As heirs of Rome, and of each succeeding empire, and as heirs of populations explosions, and as heirs of extractive consequences, the world’s peoples are now on the move, in crisis flight from the political, economic and ecological disasters that make their home locales close to uninhabitable.  In addition, in the centuries which have intervenened since those last Pagan laments, new religions have arisen which have dealt with displacement through a universalization from which the sacredness of the World was expunged, and has only very recently – and tentatively – been restored.  Our landscapes are no longer sacred, or we are no longer where we perceive sacred landscape to be – I have written elsewhere about “zionizing” – “holy lands” of our imagination, anywhere but where we are.  And then, the awkwardness of trying to sacralize lands upon which we are “settlers”, importing fractured ceremonial to a surface upon which we squat without historical depth – and therefore without ancestral legacy bequeathed in ceremony, the authenticity of which is vouchsafed by its efficacy in maintaining our endowment in sacred essence. A truly “dislocated” condition.
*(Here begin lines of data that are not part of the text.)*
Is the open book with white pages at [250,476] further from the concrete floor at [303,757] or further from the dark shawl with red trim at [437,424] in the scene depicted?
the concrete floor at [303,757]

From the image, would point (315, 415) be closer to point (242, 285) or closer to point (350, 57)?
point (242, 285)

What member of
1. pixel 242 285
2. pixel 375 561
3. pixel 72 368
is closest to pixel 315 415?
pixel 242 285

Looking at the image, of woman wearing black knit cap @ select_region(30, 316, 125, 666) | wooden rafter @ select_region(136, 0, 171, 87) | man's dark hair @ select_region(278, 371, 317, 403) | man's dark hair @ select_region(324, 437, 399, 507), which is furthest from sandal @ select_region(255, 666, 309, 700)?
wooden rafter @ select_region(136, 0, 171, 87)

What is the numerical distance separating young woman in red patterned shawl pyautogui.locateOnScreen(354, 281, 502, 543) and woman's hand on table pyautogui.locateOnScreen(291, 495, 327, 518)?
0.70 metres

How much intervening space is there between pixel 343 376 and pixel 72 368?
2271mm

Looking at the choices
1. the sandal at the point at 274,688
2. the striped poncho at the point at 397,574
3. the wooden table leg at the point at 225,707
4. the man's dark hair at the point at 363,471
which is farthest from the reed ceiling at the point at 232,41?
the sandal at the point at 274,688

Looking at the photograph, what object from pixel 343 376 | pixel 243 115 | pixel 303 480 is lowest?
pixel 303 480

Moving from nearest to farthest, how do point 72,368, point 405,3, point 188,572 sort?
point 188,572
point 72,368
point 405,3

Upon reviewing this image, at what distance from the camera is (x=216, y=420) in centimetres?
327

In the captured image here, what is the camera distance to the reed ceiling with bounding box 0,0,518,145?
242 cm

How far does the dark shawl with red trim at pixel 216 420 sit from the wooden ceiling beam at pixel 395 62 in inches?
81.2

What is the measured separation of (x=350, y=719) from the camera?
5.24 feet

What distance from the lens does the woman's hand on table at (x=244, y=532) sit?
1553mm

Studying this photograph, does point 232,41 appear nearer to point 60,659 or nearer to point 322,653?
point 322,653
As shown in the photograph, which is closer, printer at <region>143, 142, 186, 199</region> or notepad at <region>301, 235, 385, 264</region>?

In sum, in a world of crisis migration, what of sacred landscape?  What ceremony, rite or ritual can keep us connected, by way of a Life Line, linking us, Self to Self, to Nature in our surround, to Community and World, and to Cosmos? As I re-read Iamblichus, I shall be pondering these urgent questions, for the theology that once seemed to answer my spiritual questions adequately is now found wanting in a world where sacred landscape is literally shifting beneath our feet, where as refugees we must make provisional anchor, and where authentic and efficacious rite to set that anchor deep has long been absent. We would need to walk on water to get this one.